犬の問題行動のいろいろとある中でも、吠える行動は周囲への迷惑行為です。
飼い主としてはなんとしてでも止めさせたい犬の行動でしょう。
特に吠える状況が散歩中となると、近所で吠える犬として有名になってしまい、吠える犬=しつけができていない犬となって肩身の狭い思いをすることになります。
犬が吠えることを気にして散歩に出なくなったり、人目をはばかるように夜中に散歩に出るということもあるかもしれません。
そんな散歩中の犬の吠える行動に悩める飼い主さんたちの多くから言われる言葉、それは「なぜうちの犬だけが吠えるのか」という不満の声です。
散歩中の吠える行動はいろんな要因によって起こりますが、やはりその多くは自宅での飼い主の甘やかしや不安を助長する接し方が強く影響しています。
飼い主との関係性の中で生まれる行動なので、ドッグトレーナーである私がリードを持つと吠えなくなることが結構あります。
犬は危機的な状況で吠えているというよりも、相手が自分よりも強い犬であるということを認識しつつ騒いでいるだけのことも多いのです。
強いリーダーシップがあれば不安は解消されるので吠える必要がないのですが、飼い主が犬への甘え行動を見せていると自分よりも弱い存在として犬は騒ぎたてます。
そのため飼い主の犬への接し方を改善しなければ、この吠えは解決しません。
たとえば犬と添い寝するとか、犬を抱き上げる抱っことか、犬をいつも見るとか、よくなでるといった行動は犬への甘え行動となり犬からすると頼りない存在となります。
もしくはこんな接し方が犬の分離不安状態を生み出し、犬は過剰に防衛する行動をするため吠えがパニック吠えとなり収まりがききません。
接し方を変えることがルールとして導入される飼い主の中には、同じように接している犬でも吠えない犬がいるのはなぜだろうという疑問が生まれます。
疑問を抱くことはおかしくありません。
ですが吠えないというだけで犬がリラックスして社会的にストレスなく生活しているとは限らないのです。

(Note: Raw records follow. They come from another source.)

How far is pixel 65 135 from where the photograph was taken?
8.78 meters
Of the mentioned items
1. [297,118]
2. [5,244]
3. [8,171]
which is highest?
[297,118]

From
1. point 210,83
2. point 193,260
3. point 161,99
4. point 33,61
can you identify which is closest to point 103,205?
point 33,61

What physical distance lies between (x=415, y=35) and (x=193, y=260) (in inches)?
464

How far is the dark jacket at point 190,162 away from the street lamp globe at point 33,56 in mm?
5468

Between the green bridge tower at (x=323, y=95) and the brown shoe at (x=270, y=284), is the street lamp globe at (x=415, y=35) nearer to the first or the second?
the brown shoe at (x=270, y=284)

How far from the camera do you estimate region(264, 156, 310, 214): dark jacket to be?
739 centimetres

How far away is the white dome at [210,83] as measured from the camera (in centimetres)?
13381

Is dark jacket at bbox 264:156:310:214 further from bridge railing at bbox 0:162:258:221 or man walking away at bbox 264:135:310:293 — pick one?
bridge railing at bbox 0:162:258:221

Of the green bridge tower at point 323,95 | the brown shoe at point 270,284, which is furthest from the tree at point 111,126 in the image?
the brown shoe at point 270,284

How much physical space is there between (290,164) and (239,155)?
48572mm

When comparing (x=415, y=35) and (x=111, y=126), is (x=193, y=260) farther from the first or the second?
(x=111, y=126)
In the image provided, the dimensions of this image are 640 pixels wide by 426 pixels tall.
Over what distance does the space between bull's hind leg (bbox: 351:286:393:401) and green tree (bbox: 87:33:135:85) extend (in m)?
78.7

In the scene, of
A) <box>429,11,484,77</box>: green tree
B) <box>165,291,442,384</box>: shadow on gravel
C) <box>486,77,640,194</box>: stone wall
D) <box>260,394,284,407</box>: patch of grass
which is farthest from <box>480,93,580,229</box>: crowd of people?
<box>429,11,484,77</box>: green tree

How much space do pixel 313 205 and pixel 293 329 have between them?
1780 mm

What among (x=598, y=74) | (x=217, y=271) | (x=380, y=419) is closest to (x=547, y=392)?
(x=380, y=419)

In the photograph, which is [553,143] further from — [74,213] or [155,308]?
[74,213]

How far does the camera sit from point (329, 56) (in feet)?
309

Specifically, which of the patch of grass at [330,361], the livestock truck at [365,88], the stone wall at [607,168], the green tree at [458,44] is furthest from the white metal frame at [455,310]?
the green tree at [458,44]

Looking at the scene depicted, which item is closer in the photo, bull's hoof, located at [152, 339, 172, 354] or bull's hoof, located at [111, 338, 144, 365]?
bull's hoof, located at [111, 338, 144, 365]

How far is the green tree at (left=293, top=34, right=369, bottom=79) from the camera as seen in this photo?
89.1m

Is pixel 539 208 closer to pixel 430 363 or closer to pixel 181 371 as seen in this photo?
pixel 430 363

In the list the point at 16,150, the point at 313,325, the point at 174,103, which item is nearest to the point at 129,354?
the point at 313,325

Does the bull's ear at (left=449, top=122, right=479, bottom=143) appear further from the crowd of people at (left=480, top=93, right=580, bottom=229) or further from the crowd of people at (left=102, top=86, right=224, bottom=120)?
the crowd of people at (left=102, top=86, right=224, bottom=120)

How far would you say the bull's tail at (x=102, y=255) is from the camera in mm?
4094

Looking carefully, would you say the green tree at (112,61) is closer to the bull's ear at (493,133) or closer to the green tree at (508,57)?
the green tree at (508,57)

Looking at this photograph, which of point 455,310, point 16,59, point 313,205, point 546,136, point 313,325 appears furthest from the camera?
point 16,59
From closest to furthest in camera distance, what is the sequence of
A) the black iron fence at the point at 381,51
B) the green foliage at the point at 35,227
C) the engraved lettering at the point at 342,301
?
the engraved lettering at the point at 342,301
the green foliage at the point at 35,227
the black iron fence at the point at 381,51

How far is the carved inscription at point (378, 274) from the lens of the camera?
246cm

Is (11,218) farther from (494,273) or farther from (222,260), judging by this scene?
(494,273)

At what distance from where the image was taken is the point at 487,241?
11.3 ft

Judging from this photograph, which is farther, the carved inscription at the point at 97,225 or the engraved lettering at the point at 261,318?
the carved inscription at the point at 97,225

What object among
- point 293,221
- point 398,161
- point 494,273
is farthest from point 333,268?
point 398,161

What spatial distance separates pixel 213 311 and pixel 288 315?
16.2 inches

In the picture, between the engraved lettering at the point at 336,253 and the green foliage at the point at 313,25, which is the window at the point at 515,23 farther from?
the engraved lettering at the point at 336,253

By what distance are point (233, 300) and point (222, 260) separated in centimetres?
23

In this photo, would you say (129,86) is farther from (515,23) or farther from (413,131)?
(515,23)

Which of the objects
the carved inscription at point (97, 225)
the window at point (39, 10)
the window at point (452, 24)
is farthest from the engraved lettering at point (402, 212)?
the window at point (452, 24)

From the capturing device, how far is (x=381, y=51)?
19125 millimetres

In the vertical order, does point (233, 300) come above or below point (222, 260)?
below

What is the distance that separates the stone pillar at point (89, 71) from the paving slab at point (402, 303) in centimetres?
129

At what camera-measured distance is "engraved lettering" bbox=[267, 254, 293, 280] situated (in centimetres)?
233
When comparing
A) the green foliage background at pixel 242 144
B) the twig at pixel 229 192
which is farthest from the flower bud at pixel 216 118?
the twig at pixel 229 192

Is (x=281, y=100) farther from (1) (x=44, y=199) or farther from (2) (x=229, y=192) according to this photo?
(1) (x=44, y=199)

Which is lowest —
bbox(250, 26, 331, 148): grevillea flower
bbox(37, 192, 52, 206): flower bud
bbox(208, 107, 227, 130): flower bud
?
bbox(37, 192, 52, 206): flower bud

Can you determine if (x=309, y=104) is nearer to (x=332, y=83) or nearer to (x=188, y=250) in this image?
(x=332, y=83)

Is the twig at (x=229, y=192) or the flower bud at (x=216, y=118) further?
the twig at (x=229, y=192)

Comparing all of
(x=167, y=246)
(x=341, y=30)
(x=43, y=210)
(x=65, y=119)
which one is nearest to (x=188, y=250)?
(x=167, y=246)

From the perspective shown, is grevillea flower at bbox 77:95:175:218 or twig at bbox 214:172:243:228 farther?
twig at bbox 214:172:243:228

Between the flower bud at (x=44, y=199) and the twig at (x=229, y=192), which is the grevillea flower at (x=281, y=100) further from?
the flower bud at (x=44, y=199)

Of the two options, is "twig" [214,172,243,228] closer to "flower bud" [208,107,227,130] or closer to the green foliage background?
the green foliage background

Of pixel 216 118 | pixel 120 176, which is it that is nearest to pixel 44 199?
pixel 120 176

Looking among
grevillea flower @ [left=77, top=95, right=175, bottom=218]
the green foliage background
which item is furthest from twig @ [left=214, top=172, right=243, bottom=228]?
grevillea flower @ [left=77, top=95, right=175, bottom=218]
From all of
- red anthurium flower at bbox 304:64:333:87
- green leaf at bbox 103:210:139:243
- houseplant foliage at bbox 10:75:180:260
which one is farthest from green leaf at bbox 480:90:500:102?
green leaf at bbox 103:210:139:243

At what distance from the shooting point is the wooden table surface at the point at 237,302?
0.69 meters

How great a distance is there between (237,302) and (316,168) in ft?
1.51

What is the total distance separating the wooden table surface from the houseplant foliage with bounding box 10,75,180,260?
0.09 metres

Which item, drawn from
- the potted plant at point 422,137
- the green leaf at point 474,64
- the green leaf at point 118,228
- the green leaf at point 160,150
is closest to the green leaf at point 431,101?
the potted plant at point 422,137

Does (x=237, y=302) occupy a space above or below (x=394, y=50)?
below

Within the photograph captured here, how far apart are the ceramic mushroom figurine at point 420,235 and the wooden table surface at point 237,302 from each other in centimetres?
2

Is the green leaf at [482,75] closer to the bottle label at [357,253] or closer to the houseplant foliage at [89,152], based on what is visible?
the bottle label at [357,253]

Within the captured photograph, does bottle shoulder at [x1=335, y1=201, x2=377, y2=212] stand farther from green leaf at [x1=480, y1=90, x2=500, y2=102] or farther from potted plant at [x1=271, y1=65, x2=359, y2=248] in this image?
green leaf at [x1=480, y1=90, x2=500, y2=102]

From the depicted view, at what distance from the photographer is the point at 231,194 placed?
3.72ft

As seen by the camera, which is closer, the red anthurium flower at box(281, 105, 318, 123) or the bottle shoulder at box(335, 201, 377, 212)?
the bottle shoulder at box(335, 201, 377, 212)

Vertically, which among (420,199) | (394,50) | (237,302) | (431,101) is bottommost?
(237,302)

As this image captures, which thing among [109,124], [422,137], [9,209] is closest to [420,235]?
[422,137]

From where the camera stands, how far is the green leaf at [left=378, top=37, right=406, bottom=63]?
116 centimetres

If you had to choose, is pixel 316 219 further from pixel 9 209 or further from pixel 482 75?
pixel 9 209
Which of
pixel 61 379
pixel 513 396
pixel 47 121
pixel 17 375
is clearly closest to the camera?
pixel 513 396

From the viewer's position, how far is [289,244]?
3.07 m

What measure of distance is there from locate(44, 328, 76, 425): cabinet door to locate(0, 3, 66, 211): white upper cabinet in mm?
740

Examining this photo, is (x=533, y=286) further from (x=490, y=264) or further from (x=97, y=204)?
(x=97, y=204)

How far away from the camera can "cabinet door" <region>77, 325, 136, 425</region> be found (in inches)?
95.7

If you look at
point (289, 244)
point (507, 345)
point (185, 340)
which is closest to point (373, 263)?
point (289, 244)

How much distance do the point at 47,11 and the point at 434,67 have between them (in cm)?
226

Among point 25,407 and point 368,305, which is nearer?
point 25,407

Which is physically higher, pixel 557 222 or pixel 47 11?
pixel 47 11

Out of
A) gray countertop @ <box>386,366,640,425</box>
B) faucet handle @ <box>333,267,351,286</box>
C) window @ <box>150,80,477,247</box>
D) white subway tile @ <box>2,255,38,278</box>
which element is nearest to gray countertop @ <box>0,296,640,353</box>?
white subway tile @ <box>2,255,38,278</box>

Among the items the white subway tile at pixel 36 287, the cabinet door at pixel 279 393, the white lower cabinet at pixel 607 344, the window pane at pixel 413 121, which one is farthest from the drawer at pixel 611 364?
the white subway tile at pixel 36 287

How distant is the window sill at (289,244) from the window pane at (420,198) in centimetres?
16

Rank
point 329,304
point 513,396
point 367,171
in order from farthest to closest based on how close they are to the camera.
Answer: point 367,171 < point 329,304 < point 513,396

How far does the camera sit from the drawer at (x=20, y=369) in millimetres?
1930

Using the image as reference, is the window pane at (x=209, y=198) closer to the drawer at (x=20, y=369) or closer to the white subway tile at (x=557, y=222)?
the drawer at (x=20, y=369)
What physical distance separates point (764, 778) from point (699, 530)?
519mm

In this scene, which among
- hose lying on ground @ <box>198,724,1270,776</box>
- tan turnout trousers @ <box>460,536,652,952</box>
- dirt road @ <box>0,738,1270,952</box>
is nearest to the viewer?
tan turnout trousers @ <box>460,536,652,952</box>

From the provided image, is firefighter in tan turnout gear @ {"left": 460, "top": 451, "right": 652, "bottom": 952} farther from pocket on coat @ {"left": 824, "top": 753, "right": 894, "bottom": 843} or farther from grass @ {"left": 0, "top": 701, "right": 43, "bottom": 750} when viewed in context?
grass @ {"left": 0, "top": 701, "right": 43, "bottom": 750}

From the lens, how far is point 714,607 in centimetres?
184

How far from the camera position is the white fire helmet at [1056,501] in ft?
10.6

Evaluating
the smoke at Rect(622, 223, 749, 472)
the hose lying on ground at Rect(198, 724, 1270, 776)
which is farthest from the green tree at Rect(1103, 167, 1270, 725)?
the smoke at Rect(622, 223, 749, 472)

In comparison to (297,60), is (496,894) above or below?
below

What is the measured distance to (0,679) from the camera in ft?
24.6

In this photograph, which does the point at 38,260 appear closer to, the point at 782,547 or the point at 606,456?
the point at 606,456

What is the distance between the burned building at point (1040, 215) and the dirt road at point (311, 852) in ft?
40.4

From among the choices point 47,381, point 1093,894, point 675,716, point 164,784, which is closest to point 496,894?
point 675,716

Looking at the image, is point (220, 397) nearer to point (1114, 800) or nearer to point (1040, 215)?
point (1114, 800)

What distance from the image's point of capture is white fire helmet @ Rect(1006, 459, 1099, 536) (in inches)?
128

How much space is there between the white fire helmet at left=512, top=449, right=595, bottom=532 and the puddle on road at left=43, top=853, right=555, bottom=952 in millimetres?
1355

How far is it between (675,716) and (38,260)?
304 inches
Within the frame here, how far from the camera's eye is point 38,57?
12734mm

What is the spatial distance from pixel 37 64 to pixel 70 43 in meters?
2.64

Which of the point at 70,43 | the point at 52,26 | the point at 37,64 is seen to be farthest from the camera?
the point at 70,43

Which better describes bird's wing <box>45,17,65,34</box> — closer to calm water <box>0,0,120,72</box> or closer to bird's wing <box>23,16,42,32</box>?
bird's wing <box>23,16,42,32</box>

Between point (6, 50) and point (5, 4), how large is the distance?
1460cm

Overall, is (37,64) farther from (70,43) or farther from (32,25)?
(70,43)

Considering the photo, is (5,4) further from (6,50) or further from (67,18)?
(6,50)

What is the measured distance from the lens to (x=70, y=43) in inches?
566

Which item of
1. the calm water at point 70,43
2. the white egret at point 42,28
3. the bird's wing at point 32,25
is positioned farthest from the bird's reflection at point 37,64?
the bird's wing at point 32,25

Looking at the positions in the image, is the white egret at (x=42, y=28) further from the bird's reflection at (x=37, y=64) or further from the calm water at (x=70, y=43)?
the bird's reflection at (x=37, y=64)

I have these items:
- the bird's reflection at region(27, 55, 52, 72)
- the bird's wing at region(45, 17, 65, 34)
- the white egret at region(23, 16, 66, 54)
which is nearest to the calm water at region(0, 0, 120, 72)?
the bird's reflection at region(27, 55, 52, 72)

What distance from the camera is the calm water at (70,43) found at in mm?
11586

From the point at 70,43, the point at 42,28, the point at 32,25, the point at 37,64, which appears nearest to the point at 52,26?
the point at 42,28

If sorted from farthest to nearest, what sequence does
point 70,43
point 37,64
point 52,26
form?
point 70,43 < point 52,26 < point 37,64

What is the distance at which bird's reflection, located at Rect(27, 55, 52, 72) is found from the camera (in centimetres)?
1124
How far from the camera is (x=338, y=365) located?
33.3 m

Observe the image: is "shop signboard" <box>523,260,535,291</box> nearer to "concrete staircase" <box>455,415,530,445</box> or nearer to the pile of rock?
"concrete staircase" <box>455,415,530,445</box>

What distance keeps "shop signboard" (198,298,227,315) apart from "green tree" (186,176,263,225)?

同じように甘やかされて育った犬でも、散歩中に他の犬に吠えないということはいくらでもあります。
他の犬を無視する、他の犬を見ないふりをする、他の犬がきても後ずさるなど、うまく立ち回る犬たちもいます。
犬の行動を判断する段階で、人にとっての迷惑かどうかで図るというのはとても堅実は方法です。
人からみて迷惑行為だと思う吠えやマーキングや噛みつきは、犬にとっても不利益な行動なのでぜひ改善をしてあげたいものです。
ただ、人にとって迷惑ではないが犬にとっては不利益だという行動も多々あります。
それは犬のストレス行動という形で現れます。
これらの犬たちは外側への主張が小さいため、メッセージは内側に表現されることがあります。
体の不調であったり、精神を病むことであったり、性質がゆがむことであったりといろいろです。
お人形のようなガラスの目をしている犬たちをみるたびに心が苦しくなります。
むしろ吠えている犬は人にとってわかりやすく、自分たちが落ち着かない環境にいることを伝えていると考えるとありがたい存在なのです。
教えてくれてありがとう、知らせてくれてありがとうと思います。
そこから犬たちの環境や関係性を変えることは、犬にとってもひとつの変化というストレスになることは言うまでもありません。
でもその先に落ち着ける環境が待っているのは間違いないのです。
ただ変化の過程で、犬だけを押さえつけるのは犬の反発をかいます。
変えるべくは犬ではなく、犬周辺の環境と飼い主という自分であることを決して忘れないでいただきたいのです。